Я не стану перечислять здесь имен и приводить цитаты из различных сочинений положительного периода, из которых более или менее ясно следует, что авторы их не разделяли общепринятого отрицательного отношения к вопросу об изменяемости видов. Труд этот отчасти уже выполнен Зейдлицем (во втором издании его сочинения: «Die Darwin’-sche Theories), и из собранных им фактов оказывается, что, высказываясь в пользу теории трансформизма, ученые положительного периода или ограничивались одним этим, или же высказывались несколько подробнее, но всегда повторяя аргументы прежних авторов, более свободно и обстоятельно трактовавших вопрос об изменяемости видов. Как образец, следует привести только выдержку из общего морфологического трактата Виктора Каруса, ныне очень ревностного последователя трансформизма. «Я могу надеяться не быть непонятым, — говорит он,[30] — если, в виду нынешней формы наших классификаторных стремлений и в виду родства известных форм организмов, напомню, что первоначально созданные организмы, дошедшие до нас из достоверно древнейших геологических слоев, обнаруживают, кроме их органического характера, только общие свойства группы, к которой мы их относим, и что в виду этого мы можем, конечно, не иначе, как в смысле, ограниченном абсолютным отсутствием возможного доказательства, признать их за прародителей, из которых, путем продолжительного размножения и приспособления к очень различным условиям жизни, произошло богатство форм нынешнего мироздания». Этот отголосок мнений более ранних периодов научного развития, высказанный притом в столь туманной и робкой форме, очевидно, не мог иметь иного значения, кроме того, чтобы показать, что идея общего происхождения организмов не совершенно задушена положительным направлением, но еще тлеет под его давлением. И в самом деле, чуть только, с появлением трактата Дарвина, явилась возможность высказаться более смело и решительно, как вся Германия оказалась переполненной последователями идей трансформизма, в старой, бюффоновской или ламарковской, или же в новой, дарвиновской, форме. Никогда еще, кажется, не совершалось столь резкого переворота в научном направлении, как переход от положительной школы к новофилософской, или дарвиновской.

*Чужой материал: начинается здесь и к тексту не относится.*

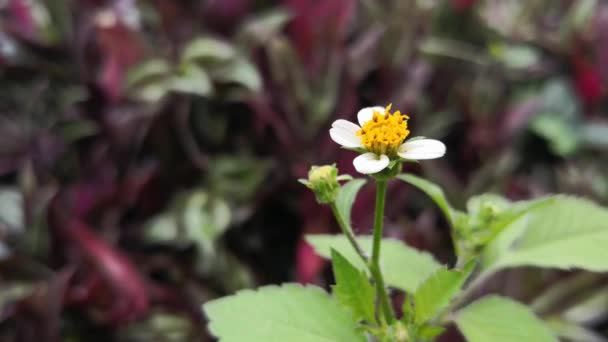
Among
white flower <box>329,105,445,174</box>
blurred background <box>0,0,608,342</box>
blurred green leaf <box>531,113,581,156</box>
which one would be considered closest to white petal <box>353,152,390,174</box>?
white flower <box>329,105,445,174</box>

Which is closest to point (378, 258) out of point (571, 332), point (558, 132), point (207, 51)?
point (571, 332)

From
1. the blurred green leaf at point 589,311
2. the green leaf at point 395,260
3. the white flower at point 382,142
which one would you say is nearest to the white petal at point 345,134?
the white flower at point 382,142

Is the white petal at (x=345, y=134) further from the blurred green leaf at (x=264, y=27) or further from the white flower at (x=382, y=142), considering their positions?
the blurred green leaf at (x=264, y=27)

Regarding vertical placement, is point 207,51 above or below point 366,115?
above

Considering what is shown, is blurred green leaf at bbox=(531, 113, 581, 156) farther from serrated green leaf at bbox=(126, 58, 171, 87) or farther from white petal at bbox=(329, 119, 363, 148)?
white petal at bbox=(329, 119, 363, 148)

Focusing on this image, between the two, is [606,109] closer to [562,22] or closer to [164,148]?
[562,22]

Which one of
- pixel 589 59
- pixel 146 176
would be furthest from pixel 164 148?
pixel 589 59

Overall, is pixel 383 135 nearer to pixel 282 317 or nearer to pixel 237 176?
pixel 282 317
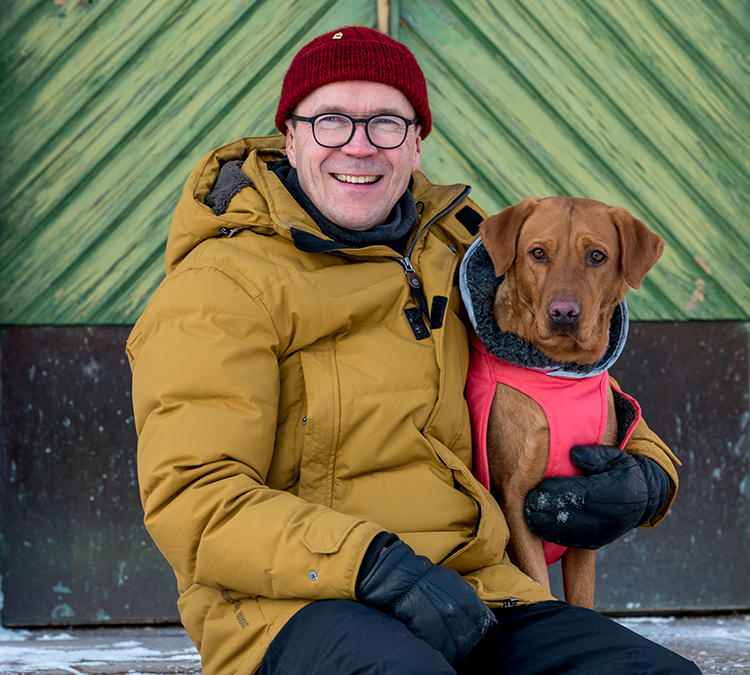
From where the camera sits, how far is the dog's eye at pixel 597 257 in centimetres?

Но строгие оковы положительного направления могли заглушать развитие теоретической мысли только в науке; философия была от них свободна, и потому она гораздо прямее высказывалась по. отношению к занимающему нас вопросу. Шопенгауер, занимающий одно из очень высоких мест в ряду немецких философов нынешнего века, в силу своего остроумия и оригинальности, говорит очень ясно об изменении одних видов в другие. Вот для примера одно очень замечательное место:[31] «Легко понять, что, например, череп человека сложен из восьми костей затем, чтобы, при рождении, кости эти, соединенные родничками, могли сдвигаться; но почему цыпленок, разбивающий скорлупу яйца, должен иметь то же число черепных костей, — этого понять нельзя. Поэтому мы должны принять, что этот анатомический элемент имеет основанием отчасти единство и тождество воли к жизни, отчасти же то обстоятельство, что первичные формы (Urformen) животных произошли одни от других, вследствие чего сохранился основной тип целой группы, или ствола». Особенно серьезное значение имеет последняя мысль, именно, что основные типические признаки животных могут не иметь непосредственного значения в их жизни, но являются вследствие передачи их при изменении одних форм в другие, — мысль, составляющая одно из существенных оснований рациональной морфологии.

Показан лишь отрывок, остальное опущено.